Tag Archives: Clara McGregor

Parents Who Use Drugs…

Bleeding Love

by Christie Robb

It’s generational trauma time as real-life father and daughter Ewan and Clara McGregor play estranged family embarking on a 14-hour road trip across the American Southwest.

She thinks she’s going on a vacation. He’s taking her to rehab in the aftermath of a first OD at 20. His support now is made possible by his own sobriety journey. It’s just too bad that his rehabilitation started after his daughter’s early childhood had ended. And his rock bottom involved abandoning the family.

Directed by Emma Westenberg (Stranger’s Arms), Bleeding Love is a spare, gritty film. Quite a bit of it consists of extreme close ups of the pair, bathed in golden desert light, awkwardly attempting to rebuild a connection.

This is interspersed with the tropes you’ve come to expect from road trip movies—a breakdown, a sing-along, moments of high drama broken with comedic relief—the best of the latter coming from a sex worker (Vera Bulder) who helps the duo navigate a medical crisis.

With flashbacks to the daughter’s childhood, recalling moments of joy and pain surrounding her dad’s wacky behavior, the film will definitely give watchers of a certain age flashbacks to the large-scale anti-narcotics PSA by Partnership for a Drug-Free America. Nope. Not the frying egg. The other one.  The one with the dad finding a box of drugs in his son’s bedroom and asking the poor kid how he even knows to use them.

You alright. I learned it from watching you!”

Bleeding Love can be a bit heavy-handed and ignores some of the realities of addiction (like the crushing hangovers) but it’s sweet and hopeful and grounded in the real-life struggles of the McGregors.

Dramatic Art

Reefa

by Brandon Thomas

Based on a true story, Jessica Kavana Dornbusch’s Reefa explores a short period in the life of street artist Israel “Reefa” Hernandez.
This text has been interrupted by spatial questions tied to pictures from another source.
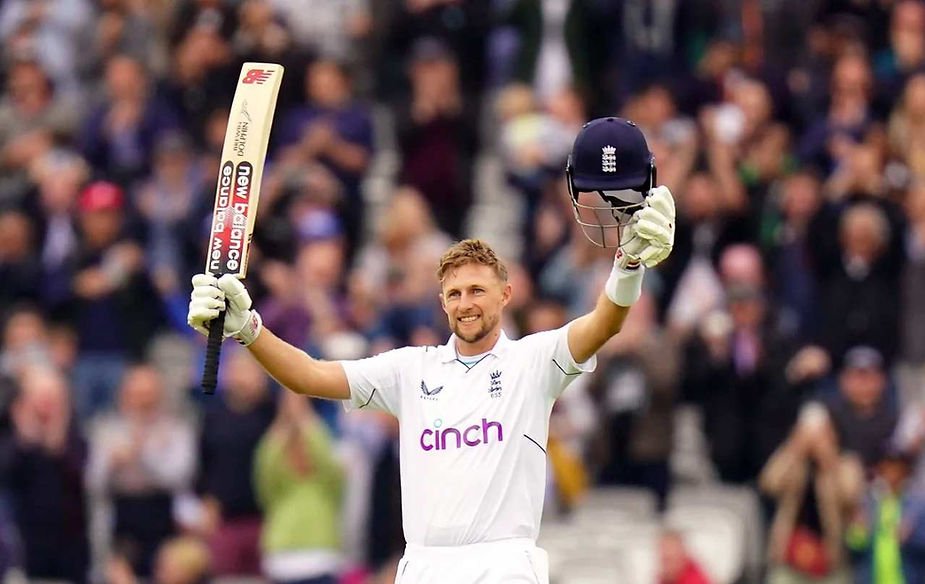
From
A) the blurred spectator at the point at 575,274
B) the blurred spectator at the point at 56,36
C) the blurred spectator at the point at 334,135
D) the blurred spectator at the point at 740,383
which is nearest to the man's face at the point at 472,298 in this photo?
the blurred spectator at the point at 740,383

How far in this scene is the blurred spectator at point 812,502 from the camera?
53.9 feet

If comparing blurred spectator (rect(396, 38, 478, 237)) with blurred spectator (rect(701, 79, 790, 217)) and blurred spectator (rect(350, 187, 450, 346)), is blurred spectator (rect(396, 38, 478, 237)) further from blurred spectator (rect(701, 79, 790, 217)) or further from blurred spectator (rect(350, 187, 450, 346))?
blurred spectator (rect(701, 79, 790, 217))

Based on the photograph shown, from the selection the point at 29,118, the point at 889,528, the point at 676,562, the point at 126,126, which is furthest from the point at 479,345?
the point at 29,118

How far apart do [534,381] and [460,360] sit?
385 millimetres

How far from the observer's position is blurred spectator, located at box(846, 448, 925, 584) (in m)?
16.1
As the film opens, the Hernandez family is about to get what many immigrant families can only dream of: their Green Cards. Originally from Colombia, the Hernandezes are in the United States – Miami to be specific –  as asylum seekers. Young Israel Hernandez has a potent love of art, and has become quite a well-known graffiti artist around the city. As Israel begins to think more about his future away from Miami and his family, the complexities of life as a young immigrant make themselves more and more evident. 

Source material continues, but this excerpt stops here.